Other elements that affect text, but don’t create a box on the page are called inline elements and can’t be floated. These are elements like span, line breaks, strong emphasis, or italics.

Where Do They Float?

You can float elements to the right or the left. Any element that follows the floated element will flow around the floated element on the other side.

For example, if you float an image to the left, any text or other elements following it will flow around it to the right. And if you float an image to the right, any text or other elements following it will flow around it to the left. An image that is placed in a block of text without any float style applied to it will display however the browser is set to display images. This is usually with the first line of following text displayed at the bottom of the image.

How Far Will They Float?

An element that has been floated will move as far to the left or right of the container element as it can. This results in several different situations depending on how your code is written. For these examples, you will be floating a small

DIV
element to the left:
  • If the floated element does not have a predefined width, it will take up as much horizontal space as required and available, regardless of the float.

Note

Some browsers attempt to place elements beside floated elements when the width isn’t defined — usually giving the non-floated element only a small amount of space. So you should always define a width on floated elements.

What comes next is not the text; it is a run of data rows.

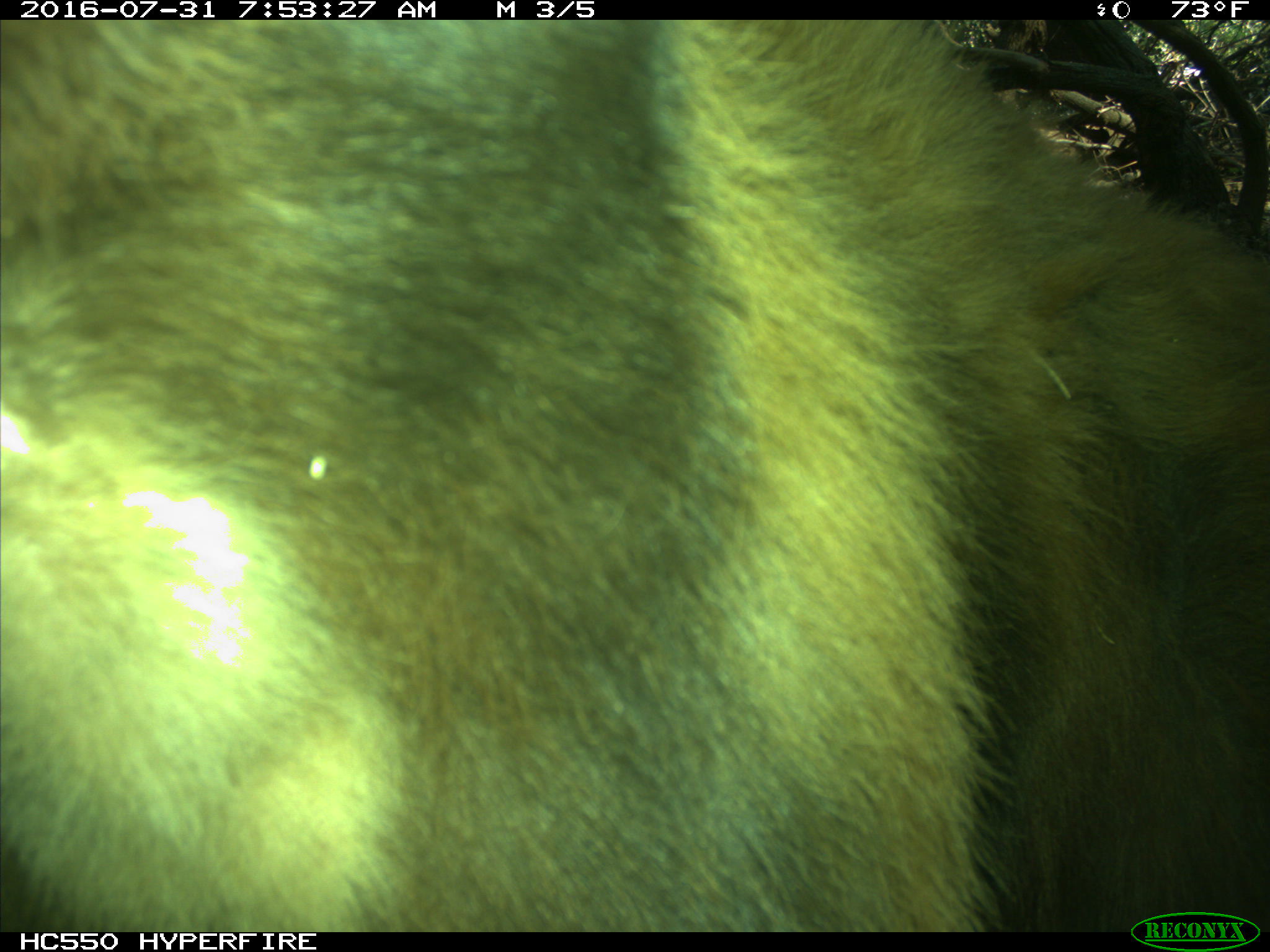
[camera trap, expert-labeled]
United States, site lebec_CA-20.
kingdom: Animalia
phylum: Chordata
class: Mammalia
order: Carnivora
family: Ursidae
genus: Ursus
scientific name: Ursus americanus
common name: american black bear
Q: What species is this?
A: Ursus americanus (american black bear).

  • If the container element is the HTML element, the floated
    DIV
    will sit on the left margin of the page.
  • If the container element is itself contained by something else, the floated
    DIV
    will sit on the left margin of the container.
  • You can nest floated elements, and that can result in the float ending up in a surprising place. For example, this float is a left floated
    DIV
    inside a right floated
    DIV
    .
  • Floated elements will sit next to each other if there is room in the container. For example, this container has three 100px wide
    DIV
    elements floated in a 400px wide container.

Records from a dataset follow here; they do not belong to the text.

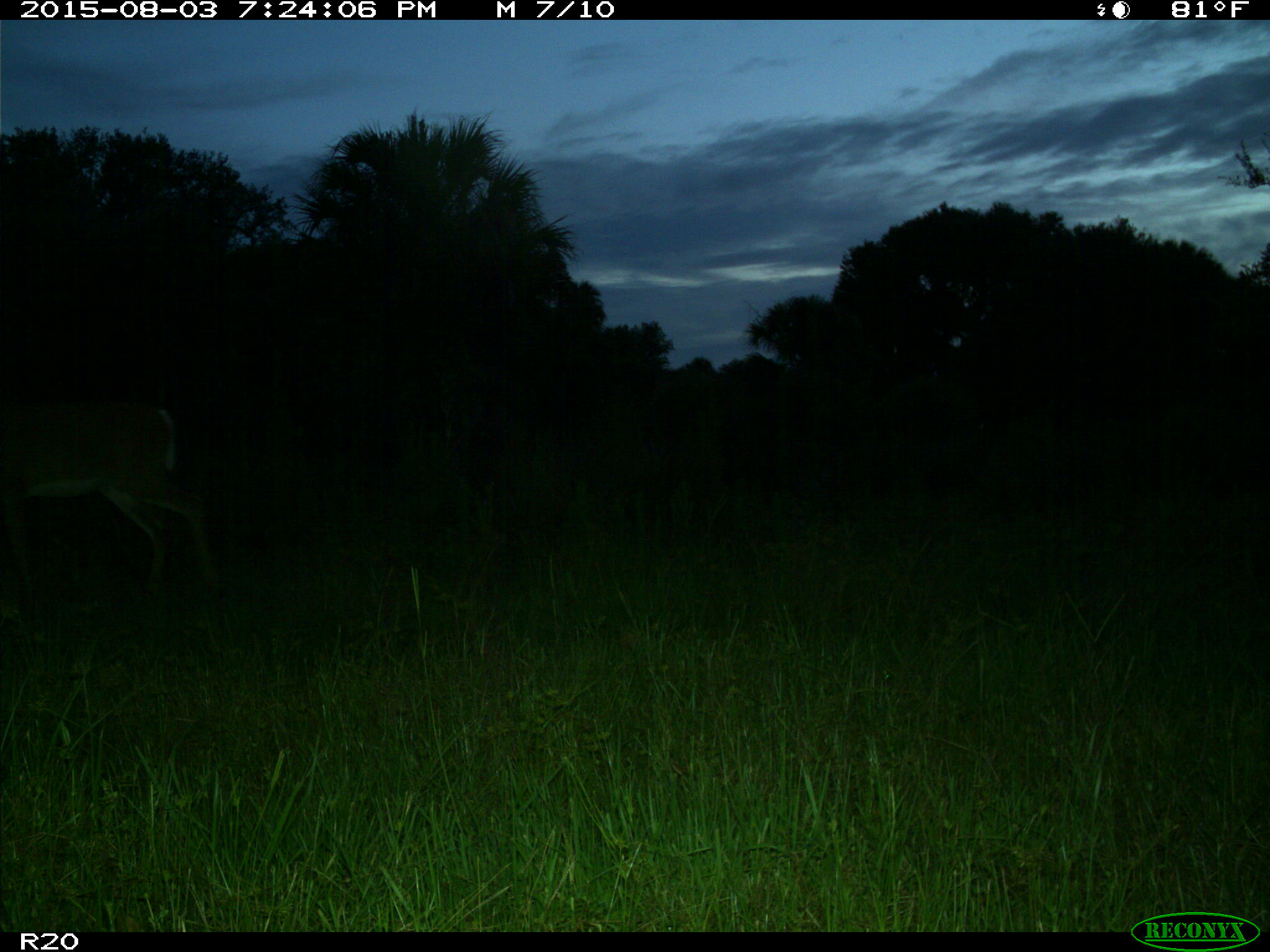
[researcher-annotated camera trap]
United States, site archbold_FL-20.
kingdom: Animalia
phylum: Chordata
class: Mammalia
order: Artiodactyla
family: Cervidae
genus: Odocoileus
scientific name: Odocoileus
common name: deer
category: unidentified deer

You can even use floats to create a photo gallery layout. You put each thumbnail (it works best when they are all the same size) in a

DIV
with the caption and the float the
DIV
elements in the container. No matter how wide the browser window is, the thumbnails will line up uniformly.

Turning Off the Float

Once you know how to get an element to float, it’s important to know how to turn off the float. You turn off the float with the CSS clear property. You can clear left floats, right floats or both:

clear: left;
clear: right;
clear: both;

Any element that you set the clear property for will appear below an element that is floated that direction.

Play with the clear value of different elements in your documents to get different layout effects. One of the most interesting floated layouts is a series of images down the right or left column next to paragraphs of text. Even if the text is not long enough to scroll past the image, you can use the clear on all the images to make sure that they appear in the column rather than next to the previous image.

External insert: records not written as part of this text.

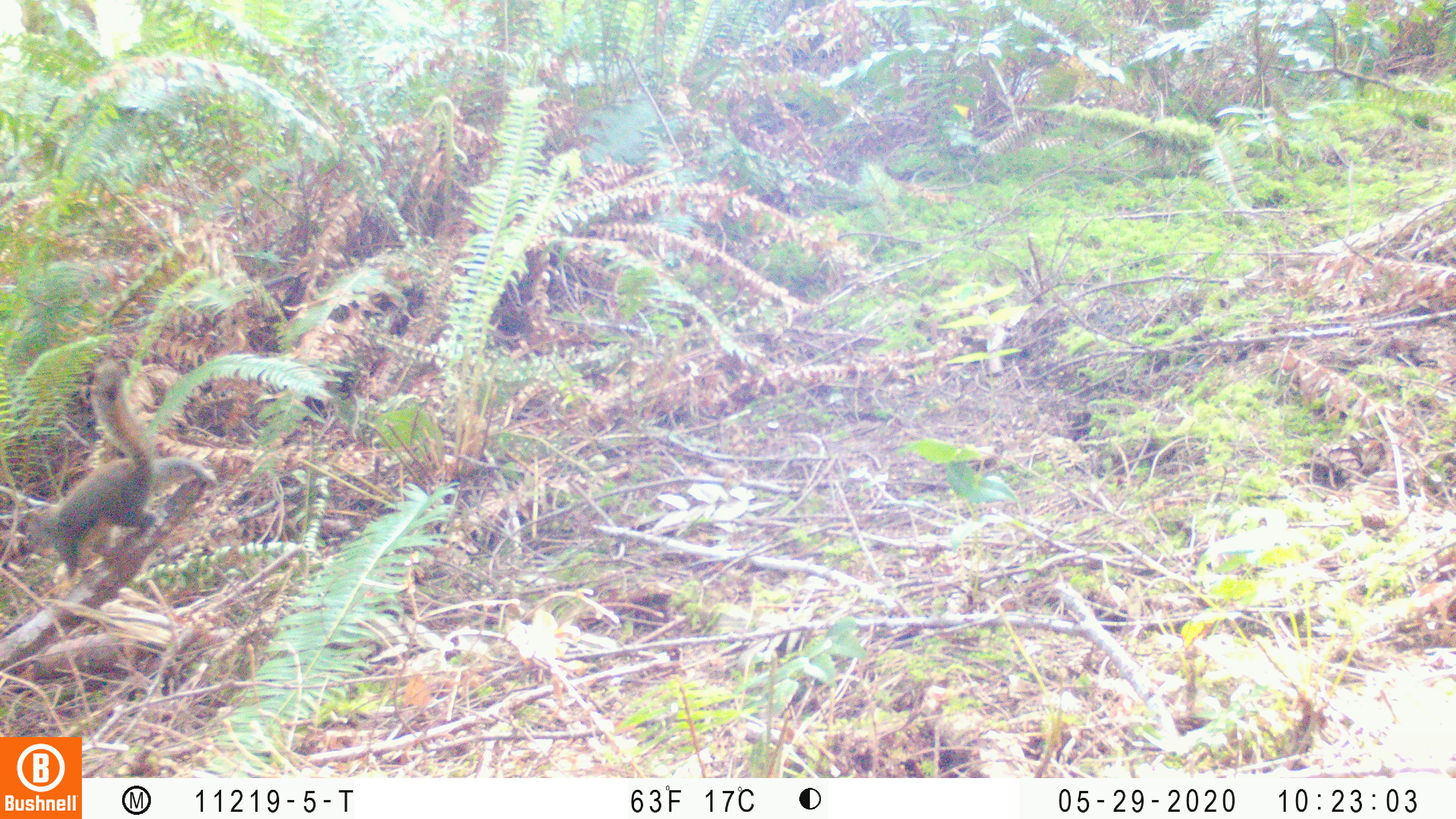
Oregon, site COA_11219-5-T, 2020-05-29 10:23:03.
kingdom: Animalia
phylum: Chordata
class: Mammalia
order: Rodentia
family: Sciuridae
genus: Tamiasciurus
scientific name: Tamiasciurus douglasii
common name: douglas squirrel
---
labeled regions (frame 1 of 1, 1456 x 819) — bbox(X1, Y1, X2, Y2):
douglas squirrel: bbox(22, 358, 219, 597)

The HTML (repeat this paragraph):

Duis aute irure dolor sed do eiusmod tempor incididunt in reprehenderit in voluptate. Cupidatat non proident, ut labore et dolore magna aliqua.

The CSS (to float the images to the left):

img.float {  float:left;
clear:left;
margin:5px;
}

And to the right:

img.float {  float:right;
clear:right;
margin:5px;
}

Using Floats for Layout

Once you understand how the

float
property works, you can start using it to lay out your web pages. These are the steps I take to create a floated web page:
  • Design the layout (on paper or in a graphics tool or in my head).
  • Determine where the page divisions are going to be.
  • Determine the widths of the various containers and the elements within them.
  • Float everything. Even the outermost container element is floated to the left so that I know where it will be in relation to the browser viewport.

As long as you know the widths (percentages are fine) of your layout sections, you can use the

float
property to put them where they belong on the page. And the nice thing is, you don’t have to worry as much about the box model being different for Internet Explorer or Firefox.